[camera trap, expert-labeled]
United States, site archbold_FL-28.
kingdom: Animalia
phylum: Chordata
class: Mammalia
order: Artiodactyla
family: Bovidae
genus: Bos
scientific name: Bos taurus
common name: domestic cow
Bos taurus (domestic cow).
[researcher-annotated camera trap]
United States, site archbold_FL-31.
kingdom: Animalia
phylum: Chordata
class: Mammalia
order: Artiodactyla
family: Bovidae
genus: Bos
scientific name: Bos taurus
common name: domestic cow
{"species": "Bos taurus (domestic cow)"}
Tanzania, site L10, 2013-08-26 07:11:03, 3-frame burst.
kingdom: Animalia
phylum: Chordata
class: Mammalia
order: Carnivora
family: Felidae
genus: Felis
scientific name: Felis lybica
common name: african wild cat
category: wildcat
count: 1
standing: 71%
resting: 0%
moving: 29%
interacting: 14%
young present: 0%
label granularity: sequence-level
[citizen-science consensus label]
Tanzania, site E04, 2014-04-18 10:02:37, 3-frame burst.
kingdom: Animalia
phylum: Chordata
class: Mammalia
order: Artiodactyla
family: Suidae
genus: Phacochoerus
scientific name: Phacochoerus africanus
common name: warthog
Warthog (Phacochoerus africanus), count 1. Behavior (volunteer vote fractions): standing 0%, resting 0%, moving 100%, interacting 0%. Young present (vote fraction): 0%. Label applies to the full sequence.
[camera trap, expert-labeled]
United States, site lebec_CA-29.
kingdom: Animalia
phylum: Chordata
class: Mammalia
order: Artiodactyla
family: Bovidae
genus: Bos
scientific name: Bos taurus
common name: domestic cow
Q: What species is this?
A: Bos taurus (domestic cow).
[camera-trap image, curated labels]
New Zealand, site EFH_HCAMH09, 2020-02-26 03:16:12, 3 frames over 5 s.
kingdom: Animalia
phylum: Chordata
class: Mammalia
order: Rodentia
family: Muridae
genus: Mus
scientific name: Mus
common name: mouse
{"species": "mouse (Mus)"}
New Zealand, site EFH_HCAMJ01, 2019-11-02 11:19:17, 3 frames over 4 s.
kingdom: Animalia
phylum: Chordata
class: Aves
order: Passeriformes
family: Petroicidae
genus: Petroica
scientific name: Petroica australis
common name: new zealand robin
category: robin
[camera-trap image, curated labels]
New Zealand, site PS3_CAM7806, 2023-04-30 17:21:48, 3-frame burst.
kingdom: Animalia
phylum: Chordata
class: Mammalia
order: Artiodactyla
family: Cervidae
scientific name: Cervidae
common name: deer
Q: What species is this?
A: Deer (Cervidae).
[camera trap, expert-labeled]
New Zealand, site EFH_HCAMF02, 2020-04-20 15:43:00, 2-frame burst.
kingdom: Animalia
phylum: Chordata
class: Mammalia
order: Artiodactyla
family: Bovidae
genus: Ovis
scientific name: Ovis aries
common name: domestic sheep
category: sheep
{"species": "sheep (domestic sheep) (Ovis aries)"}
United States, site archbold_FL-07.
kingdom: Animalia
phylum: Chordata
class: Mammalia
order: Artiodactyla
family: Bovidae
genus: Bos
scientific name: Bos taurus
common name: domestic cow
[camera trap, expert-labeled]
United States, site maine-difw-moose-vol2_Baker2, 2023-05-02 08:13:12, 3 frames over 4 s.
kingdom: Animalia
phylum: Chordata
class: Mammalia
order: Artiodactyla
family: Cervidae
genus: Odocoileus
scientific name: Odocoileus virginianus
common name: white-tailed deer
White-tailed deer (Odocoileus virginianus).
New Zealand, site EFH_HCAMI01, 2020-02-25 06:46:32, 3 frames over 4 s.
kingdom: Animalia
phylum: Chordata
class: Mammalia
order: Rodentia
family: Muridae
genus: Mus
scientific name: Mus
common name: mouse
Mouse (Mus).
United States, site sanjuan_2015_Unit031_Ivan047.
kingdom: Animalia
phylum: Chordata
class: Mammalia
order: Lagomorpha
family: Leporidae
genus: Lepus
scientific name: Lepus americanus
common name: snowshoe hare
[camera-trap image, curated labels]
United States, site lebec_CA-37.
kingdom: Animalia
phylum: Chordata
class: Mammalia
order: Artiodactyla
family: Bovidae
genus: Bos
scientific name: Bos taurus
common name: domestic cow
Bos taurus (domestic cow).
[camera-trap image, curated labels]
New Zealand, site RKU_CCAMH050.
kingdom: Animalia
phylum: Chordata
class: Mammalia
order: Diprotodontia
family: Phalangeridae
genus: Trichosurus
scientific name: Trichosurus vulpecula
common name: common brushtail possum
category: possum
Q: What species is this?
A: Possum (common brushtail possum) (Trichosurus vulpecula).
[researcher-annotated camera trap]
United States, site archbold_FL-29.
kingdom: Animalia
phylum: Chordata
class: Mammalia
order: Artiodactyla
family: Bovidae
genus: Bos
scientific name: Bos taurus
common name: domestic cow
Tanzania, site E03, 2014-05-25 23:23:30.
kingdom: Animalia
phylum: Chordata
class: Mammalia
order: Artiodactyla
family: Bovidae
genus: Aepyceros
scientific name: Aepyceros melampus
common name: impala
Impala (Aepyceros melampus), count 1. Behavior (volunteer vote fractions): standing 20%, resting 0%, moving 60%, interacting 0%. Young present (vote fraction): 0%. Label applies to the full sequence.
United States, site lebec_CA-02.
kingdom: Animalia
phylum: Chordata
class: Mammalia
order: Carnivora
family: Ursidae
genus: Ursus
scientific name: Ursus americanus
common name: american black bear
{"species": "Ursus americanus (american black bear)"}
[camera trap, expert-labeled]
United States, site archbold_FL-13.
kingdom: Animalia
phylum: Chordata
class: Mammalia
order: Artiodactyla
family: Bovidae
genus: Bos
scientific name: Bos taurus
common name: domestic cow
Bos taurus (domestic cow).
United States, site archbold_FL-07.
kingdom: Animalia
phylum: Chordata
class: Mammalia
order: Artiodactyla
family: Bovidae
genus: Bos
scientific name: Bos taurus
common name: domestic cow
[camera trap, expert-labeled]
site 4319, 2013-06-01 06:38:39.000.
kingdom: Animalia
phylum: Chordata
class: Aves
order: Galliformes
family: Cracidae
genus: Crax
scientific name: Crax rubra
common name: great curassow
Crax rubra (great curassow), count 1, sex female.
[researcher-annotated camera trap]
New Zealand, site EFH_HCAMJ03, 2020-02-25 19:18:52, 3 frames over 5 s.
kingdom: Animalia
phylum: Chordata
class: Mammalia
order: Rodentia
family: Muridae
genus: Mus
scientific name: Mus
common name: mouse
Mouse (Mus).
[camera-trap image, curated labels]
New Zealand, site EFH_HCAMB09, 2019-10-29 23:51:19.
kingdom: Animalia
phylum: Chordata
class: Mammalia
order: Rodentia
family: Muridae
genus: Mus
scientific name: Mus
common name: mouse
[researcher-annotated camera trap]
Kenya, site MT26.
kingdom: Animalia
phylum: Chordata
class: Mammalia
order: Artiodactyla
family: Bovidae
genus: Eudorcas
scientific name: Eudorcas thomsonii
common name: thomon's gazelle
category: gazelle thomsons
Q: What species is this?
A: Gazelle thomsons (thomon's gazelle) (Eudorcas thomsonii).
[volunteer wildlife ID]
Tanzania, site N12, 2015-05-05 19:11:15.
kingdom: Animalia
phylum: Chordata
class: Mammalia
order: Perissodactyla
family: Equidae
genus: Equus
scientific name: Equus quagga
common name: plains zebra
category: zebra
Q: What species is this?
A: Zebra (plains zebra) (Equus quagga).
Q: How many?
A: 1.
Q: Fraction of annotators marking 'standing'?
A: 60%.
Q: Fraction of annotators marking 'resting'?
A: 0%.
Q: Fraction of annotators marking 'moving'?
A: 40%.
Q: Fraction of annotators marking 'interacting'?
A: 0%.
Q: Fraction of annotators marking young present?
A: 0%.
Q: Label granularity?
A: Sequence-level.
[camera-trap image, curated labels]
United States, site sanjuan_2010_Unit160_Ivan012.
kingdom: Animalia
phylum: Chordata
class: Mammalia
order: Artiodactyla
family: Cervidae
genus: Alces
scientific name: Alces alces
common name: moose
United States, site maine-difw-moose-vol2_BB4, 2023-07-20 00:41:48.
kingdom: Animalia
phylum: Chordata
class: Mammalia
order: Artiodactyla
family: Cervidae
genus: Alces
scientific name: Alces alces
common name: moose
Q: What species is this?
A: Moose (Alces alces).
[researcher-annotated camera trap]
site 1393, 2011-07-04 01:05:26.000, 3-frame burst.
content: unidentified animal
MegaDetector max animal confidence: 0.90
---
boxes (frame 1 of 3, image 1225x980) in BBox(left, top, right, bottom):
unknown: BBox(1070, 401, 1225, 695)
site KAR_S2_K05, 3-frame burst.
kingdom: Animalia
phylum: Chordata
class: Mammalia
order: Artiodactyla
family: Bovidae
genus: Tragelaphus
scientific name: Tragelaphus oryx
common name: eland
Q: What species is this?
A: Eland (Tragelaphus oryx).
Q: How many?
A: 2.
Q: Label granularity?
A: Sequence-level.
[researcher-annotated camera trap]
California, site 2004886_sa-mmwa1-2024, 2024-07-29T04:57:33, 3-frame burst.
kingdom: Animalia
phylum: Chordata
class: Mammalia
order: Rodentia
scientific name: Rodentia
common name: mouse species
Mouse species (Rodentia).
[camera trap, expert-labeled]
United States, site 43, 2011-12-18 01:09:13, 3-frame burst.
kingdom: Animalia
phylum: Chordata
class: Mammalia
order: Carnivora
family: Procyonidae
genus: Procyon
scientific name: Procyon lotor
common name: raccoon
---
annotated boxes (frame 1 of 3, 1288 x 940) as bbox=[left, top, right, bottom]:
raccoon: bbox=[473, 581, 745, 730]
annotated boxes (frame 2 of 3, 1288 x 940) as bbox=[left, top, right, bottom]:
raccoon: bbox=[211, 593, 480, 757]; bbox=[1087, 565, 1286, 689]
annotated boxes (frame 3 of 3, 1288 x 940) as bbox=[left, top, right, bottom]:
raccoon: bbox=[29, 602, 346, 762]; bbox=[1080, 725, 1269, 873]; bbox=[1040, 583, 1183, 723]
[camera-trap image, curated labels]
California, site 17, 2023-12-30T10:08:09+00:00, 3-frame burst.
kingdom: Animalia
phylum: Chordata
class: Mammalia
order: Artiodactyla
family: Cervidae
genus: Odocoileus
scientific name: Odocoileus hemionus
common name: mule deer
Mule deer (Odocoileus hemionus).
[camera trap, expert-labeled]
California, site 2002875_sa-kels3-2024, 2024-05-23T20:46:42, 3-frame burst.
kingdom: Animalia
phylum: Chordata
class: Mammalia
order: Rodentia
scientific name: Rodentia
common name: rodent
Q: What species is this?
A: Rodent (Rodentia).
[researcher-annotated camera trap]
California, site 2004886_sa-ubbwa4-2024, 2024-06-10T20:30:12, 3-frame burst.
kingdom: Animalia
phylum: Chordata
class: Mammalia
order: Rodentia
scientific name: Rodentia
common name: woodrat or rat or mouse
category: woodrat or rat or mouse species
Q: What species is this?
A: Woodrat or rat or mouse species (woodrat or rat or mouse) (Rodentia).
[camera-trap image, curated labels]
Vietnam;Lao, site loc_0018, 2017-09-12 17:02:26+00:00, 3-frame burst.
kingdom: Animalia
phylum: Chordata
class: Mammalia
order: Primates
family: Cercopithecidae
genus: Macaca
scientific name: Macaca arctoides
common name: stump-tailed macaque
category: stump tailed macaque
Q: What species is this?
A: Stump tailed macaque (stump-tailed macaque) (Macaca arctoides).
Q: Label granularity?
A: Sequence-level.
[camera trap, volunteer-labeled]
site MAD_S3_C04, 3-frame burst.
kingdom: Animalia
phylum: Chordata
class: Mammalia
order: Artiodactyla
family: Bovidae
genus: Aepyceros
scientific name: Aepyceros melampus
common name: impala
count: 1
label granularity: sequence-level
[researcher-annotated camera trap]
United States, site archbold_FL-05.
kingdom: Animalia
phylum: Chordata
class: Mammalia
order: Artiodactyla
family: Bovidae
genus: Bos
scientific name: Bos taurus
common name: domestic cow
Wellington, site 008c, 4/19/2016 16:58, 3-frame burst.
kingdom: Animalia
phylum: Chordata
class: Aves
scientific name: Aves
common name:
•••
§ What you are asked to do: Only lines of the material that contain the word "California" belong in the answer; copy each one.

§ Written solution:
California, site 2004886_sa-mmwa1-2024, 2024-07-29T04:57:33, 3-frame burst.
California, site 17, 2023-12-30T10:08:09+00:00, 3-frame burst.
California, site 2002875_sa-kels3-2024, 2024-05-23T20:46:42, 3-frame burst.
California, site 2004886_sa-ubbwa4-2024, 2024-06-10T20:30:12, 3-frame burst.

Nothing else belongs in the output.